[TEXT]
· · · · · · ·

Groups Challenge FDA’s PLAN B Approval

April 18, 2007

On April 12, 2007, the Association of American Physicians & Surgeons (“AAPS”), Concerned Women for America, Family Research Council, and Safe Drugs For Women filed a complaint in the U.S. District Court for the District of Columbia against FDA seeking declaratory and injunctive relief concerning the Agency’s August 24, 2006 approval of a supplemental NDA for PLAN B (levonorgestrel) Tablets, 0.75mg.  FDA’s PLAN B approval permitted Over-the-Counter (“OTC”) use of the drug in women 18 years and older and maintained prescription status for women 17 years old and younger, and was made after the Agency solicited comment on the novel issues presented by the PLAN B switch.

The AAPS complaint asks the court to:

  • Vacate FDA’s approval of PLAN B for OTC distribution;
  • Declare that FDA lacks authority to approve the same drug product for simultaneous OTC-prescription distribution;
  • Declare that FDA lacks authority to bifurcate a drug product’s OTC versus prescription status based on the patient’s age;
  • Declare that FDA lacks authority to create a hybrid “third class” of behind-the-counter drug beyond the FDC Act’s OTC and prescription classes;
  • Declare that FDA failed to conduct the required rulemakings necessary to authorize OTC distribution of PLAN B; and
  • Declare that FDA unlawfully approved PLAN B for OTC distribution under improper pressure from Senators Clinton and Murray.

AAPS contends that “the methodologies used and the workproduct prepared by the staff at Defendant FDA’s Reproductive Health Division diverge from accepted scientific and regulatory methods.”  For example, AAPS alleges that FDA did not consider safety data in overweight women, smokers, and adolescents, and only considered acute safety data without assessing the chronic impacts of the drug.

The complaint also alleges that FDA’s PLAN B approval violates the Administrative Procedure Act (“APA”) and the Pediatric Research Equity Act of 2003 (“PREA”).

Under FDA’s “meaningful difference” policy, the Agency has interpreted the FDC Act to allow marketing of the same active ingredient in products that are both prescription and OTC, assuming some meaningful difference exists between the two that makes the prescription product safe only under the supervision of a licensed practitioner.  Historically, these “meaningful differences” have been active ingredient, indication, strength, route of administration, or dosage form.  The PLAN B approval added age as a sixth parameter.  AAPS contends that “[b]y failing to convene a rulemaking to add its new, patient-based ‘age’ parameter to the its prior, drug-based, five-parameter interpretation of the meaningful-difference test, FDA amended a rule without the required notice-and-comment rulemaking” in violation of the APA.

· · · · · · ·

[TASK REQUIREMENTS]
1 > Return word for word the part of the Plan B lawsuit article starting with "April 18, 2007" and going on through "PLAN B switch.".
2 > Write the next part of the Plan B lawsuit article, picking up after its final sentence.
The records after this point are separate from the Plan B lawsuit article.

· · · · · · ·

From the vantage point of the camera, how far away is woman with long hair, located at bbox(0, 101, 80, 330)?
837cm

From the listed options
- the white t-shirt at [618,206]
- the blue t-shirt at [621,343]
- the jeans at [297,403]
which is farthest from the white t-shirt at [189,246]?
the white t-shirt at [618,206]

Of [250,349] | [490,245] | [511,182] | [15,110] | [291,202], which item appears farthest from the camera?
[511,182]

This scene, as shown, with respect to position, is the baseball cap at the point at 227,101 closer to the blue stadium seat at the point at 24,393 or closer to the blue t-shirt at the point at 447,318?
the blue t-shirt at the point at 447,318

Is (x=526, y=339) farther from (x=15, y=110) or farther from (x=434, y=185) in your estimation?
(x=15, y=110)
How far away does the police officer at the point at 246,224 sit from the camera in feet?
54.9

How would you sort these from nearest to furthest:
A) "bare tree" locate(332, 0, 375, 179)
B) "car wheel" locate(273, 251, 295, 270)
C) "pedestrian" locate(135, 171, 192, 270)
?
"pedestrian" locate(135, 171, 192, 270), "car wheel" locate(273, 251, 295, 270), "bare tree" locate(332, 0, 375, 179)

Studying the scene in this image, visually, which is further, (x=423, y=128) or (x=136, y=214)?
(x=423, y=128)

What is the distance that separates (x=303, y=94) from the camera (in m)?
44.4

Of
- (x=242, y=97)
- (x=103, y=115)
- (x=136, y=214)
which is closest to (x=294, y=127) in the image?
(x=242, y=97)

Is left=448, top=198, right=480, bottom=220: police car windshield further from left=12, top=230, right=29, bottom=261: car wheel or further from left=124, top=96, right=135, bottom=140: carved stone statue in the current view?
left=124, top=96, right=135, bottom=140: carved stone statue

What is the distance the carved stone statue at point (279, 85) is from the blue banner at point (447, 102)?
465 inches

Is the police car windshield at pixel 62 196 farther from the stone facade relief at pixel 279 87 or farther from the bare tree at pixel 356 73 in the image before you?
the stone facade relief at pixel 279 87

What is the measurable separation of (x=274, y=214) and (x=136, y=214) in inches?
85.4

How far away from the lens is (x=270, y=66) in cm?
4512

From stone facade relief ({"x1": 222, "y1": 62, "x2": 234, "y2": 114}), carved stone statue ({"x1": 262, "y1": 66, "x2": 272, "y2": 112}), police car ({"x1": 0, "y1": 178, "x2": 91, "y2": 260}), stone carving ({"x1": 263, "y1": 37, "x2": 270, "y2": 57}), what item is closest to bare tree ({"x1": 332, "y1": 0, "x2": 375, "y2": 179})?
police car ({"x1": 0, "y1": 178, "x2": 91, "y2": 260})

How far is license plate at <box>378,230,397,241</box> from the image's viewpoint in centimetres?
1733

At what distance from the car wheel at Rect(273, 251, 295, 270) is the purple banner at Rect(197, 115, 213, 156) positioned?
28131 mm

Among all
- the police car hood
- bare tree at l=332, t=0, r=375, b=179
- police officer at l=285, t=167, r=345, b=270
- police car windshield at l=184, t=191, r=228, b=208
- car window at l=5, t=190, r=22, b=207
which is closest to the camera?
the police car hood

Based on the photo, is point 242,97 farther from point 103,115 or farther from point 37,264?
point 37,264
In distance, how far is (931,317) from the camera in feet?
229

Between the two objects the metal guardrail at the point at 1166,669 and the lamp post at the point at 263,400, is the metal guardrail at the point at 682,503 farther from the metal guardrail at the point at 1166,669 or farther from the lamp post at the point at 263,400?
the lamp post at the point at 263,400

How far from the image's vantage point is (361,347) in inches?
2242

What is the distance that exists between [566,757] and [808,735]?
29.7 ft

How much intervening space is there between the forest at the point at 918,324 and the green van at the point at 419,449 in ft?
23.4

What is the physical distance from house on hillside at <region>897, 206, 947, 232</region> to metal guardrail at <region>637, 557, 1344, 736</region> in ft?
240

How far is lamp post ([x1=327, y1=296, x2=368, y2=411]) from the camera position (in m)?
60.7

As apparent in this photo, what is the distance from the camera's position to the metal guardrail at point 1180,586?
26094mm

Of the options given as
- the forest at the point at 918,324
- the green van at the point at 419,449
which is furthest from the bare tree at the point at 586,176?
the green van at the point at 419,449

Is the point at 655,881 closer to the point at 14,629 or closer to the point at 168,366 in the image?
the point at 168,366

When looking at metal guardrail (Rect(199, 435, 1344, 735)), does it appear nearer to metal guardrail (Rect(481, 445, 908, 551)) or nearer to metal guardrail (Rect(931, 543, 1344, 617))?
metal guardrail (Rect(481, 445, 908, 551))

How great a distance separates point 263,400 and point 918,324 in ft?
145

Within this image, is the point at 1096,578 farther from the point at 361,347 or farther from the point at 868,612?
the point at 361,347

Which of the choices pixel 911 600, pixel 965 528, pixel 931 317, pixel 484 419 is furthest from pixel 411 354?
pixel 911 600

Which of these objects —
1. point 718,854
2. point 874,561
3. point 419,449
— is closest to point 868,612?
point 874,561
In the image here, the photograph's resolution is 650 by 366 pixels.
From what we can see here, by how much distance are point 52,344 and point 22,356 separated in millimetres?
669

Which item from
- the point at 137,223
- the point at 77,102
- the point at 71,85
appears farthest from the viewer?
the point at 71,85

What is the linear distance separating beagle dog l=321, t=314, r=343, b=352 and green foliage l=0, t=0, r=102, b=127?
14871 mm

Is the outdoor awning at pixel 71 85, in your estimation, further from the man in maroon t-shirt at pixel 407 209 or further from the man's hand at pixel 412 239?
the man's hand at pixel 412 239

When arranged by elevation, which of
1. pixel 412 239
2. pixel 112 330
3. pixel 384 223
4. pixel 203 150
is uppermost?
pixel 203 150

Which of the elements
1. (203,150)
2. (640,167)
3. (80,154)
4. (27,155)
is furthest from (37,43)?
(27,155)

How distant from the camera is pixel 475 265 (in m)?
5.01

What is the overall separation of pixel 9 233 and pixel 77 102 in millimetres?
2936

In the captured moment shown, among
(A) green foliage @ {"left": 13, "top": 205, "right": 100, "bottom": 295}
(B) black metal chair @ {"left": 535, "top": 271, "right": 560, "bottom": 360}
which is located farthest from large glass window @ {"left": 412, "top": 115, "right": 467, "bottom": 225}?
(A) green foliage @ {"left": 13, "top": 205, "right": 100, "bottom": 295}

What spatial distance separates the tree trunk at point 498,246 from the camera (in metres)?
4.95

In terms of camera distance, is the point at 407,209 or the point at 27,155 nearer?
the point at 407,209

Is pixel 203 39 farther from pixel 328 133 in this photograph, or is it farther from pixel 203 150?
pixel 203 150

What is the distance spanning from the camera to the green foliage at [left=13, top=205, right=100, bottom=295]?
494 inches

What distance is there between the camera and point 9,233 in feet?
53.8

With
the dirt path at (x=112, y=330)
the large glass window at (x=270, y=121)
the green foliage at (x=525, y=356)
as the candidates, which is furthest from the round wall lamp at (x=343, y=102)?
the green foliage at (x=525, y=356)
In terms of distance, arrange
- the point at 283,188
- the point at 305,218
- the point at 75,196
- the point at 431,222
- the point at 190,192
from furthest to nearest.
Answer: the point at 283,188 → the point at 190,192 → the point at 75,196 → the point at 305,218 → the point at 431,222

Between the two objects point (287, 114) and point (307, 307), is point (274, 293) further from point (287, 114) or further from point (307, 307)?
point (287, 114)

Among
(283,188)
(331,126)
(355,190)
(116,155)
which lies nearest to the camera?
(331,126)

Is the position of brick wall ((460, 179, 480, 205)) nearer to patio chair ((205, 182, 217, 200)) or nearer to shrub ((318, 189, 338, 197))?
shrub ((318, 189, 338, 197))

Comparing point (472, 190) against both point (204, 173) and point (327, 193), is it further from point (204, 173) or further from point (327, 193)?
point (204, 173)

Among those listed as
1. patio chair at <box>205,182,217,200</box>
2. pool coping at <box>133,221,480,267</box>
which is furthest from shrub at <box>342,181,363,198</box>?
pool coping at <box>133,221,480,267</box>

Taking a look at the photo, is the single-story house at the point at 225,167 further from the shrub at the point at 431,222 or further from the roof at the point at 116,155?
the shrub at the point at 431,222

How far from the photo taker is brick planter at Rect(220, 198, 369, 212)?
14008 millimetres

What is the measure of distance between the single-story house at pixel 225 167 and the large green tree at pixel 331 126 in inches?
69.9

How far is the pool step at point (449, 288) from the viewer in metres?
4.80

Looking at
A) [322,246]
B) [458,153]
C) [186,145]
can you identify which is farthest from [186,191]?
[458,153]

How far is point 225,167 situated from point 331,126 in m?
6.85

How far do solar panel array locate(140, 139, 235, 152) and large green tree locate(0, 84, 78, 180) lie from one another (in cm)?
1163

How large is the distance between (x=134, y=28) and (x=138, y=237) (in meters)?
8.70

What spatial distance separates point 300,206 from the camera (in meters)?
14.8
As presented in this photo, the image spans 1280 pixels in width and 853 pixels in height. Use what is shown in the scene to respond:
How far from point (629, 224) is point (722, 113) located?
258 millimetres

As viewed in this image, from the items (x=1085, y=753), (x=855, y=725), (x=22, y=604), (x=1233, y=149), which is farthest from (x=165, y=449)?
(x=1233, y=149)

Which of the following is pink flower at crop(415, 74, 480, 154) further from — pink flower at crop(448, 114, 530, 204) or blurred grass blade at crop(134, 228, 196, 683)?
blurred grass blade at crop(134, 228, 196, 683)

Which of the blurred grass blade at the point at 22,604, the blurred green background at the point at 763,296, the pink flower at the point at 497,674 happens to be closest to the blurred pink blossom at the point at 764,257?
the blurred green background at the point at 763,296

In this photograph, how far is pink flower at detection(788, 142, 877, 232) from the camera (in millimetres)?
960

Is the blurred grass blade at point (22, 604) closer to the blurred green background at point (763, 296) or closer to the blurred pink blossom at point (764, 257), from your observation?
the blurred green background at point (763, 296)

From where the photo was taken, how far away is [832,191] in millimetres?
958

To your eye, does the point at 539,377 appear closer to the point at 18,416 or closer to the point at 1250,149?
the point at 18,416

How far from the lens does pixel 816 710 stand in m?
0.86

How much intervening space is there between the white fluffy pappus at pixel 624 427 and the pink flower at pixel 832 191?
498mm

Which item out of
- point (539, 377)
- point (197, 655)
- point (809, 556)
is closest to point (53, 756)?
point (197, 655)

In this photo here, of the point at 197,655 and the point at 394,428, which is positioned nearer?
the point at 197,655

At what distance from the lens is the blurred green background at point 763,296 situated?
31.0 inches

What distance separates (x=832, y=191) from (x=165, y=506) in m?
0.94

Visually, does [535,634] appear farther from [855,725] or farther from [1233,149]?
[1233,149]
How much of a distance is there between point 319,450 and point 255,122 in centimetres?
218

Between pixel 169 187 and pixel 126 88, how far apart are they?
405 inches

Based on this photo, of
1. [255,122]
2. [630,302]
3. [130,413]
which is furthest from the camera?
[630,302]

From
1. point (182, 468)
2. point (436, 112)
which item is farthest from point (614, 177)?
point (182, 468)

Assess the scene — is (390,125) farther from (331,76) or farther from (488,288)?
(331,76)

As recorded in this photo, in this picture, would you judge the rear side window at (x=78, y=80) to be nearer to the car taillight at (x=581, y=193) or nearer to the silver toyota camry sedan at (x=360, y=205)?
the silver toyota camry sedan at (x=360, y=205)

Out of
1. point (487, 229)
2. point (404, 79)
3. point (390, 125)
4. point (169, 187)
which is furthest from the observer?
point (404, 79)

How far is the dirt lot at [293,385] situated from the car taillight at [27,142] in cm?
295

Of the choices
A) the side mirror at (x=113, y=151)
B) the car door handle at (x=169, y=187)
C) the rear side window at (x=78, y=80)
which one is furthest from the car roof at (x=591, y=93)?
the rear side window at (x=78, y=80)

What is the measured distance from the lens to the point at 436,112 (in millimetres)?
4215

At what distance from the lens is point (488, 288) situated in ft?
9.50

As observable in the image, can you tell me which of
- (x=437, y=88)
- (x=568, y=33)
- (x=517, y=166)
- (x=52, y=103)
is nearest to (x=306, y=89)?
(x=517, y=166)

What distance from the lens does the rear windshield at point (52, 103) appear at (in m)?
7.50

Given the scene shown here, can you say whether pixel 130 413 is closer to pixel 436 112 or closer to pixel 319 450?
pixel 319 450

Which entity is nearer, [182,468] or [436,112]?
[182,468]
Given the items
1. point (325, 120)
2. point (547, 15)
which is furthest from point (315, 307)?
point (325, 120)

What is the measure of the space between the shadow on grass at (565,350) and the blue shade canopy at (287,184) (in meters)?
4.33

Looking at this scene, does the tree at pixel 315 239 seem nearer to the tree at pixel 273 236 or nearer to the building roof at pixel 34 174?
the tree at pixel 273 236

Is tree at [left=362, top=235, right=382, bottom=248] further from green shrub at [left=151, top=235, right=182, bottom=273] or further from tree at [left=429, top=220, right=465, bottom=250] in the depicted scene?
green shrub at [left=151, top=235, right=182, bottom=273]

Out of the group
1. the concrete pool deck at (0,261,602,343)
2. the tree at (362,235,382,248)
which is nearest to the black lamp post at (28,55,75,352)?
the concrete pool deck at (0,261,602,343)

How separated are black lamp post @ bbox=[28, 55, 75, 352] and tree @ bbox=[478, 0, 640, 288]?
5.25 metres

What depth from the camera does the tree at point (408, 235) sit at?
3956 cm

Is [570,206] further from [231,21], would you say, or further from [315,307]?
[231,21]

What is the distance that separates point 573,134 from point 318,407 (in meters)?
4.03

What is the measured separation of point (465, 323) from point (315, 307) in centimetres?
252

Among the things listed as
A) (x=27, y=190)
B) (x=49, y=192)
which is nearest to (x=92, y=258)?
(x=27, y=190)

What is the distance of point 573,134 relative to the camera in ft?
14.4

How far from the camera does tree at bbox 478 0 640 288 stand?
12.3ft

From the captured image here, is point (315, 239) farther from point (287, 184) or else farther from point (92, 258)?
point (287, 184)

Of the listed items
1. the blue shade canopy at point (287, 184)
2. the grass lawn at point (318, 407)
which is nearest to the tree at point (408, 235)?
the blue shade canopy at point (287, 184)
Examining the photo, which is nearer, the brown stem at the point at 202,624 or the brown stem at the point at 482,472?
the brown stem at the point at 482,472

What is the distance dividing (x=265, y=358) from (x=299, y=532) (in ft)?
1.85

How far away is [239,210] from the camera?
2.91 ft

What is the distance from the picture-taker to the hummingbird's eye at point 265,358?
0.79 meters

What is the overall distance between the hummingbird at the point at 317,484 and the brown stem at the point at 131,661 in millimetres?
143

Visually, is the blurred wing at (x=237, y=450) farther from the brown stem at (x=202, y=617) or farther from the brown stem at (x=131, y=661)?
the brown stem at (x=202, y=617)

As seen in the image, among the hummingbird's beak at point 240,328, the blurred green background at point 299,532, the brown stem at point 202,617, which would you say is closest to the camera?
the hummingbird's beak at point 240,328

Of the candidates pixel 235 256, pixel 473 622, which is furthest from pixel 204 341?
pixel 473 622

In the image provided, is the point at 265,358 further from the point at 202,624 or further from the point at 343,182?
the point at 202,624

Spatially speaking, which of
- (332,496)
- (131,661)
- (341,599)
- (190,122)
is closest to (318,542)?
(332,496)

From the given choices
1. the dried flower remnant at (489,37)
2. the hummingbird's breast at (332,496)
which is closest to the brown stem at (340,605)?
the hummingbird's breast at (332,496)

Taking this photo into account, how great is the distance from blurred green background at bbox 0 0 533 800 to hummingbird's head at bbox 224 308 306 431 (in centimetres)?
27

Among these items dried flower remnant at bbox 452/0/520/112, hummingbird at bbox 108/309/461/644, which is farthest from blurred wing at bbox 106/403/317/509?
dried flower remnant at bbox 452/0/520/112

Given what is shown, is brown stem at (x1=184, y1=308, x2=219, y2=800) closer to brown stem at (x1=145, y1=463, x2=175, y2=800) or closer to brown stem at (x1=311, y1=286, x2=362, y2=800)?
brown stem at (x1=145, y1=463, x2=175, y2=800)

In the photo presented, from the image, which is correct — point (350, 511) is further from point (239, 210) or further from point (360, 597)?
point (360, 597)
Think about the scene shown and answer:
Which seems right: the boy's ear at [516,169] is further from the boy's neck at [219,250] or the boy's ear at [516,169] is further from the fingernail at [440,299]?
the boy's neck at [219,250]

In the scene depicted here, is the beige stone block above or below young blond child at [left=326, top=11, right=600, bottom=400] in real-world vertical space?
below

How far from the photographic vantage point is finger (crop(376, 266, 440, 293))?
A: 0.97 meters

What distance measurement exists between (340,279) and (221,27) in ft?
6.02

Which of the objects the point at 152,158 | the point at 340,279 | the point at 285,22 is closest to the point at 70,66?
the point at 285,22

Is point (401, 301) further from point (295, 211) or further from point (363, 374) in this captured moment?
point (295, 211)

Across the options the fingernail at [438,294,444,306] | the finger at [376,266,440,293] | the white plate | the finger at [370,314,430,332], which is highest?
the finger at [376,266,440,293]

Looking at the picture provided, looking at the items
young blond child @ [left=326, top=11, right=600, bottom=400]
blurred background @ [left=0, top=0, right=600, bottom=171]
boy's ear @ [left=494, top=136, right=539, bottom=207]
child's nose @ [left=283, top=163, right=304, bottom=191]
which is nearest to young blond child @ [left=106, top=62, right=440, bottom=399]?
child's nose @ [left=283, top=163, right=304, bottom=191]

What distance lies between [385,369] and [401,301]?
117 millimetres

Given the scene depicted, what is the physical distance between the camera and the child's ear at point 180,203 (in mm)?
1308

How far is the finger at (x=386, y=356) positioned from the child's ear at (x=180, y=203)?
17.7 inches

· · · · · · ·

[ANSWERS BY TASK]
1 >
April 18, 2007

On April 12, 2007, the Association of American Physicians & Surgeons (“AAPS”), Concerned Women for America, Family Research Council, and Safe Drugs For Women filed a complaint in the U.S. District Court for the District of Columbia against FDA seeking declaratory and injunctive relief concerning the Agency’s August 24, 2006 approval of a supplemental NDA for PLAN B (levonorgestrel) Tablets, 0.75mg.  FDA’s PLAN B approval permitted Over-the-Counter (“OTC”) use of the drug in women 18 years and older and maintained prescription status for women 17 years old and younger, and was made after the Agency solicited comment on the novel issues presented by the PLAN B switch.

2 >
PREA requires sponsors of marketing applications to include in their application (unless the requirement is waived or deferred) an assessment and relevant data for each relevant pediatric age group to enable FDA to assess the drug’s safety and efficacy for the claimed indications in all relevant pediatric subpopulations, and to support dosing and administration for each pediatric subpopulation for which the drug is safe and effective.  AAPS contends that:

[FDA] premised [its] authority to approve OTC status only for women 18 and over, without requiring PREA data, on the SNDA’s changing the Plan B labeling only for non-PREA subpopulations (i.e., “adults” aged 18 and older).  Contrary to Defendants’ premise, PREA does not include such rigid age ranges, and puberty extends beyond the eighteenth birthday for a significant pediatric subpopulation of young women. . . .   Because PREA applies past the eighteenth birthday for systemically absorbed hormonal drugs like Plan B, the Plan B SNDA required not only dosage and administration data to support all indications for all pediatric subpopulations (i.e., regardless of Rx versus OTC distribution), but also safety and efficacy data to support the OTC indication for pediatric subpopulations past their eighteenth birthday but still within puberty and/or adolescence.  [The] data submitted to support Plan B’s age-bifurcated Rx-to-OTC switch did not satisfy PREA’s (and thus FFDCA’s) requirements.

FDA’s PLAN B approval has been controversial.  It seems unlikely, however, that the AAPS complaint -despite some novel arguments- will result in FDA withdrawing approval.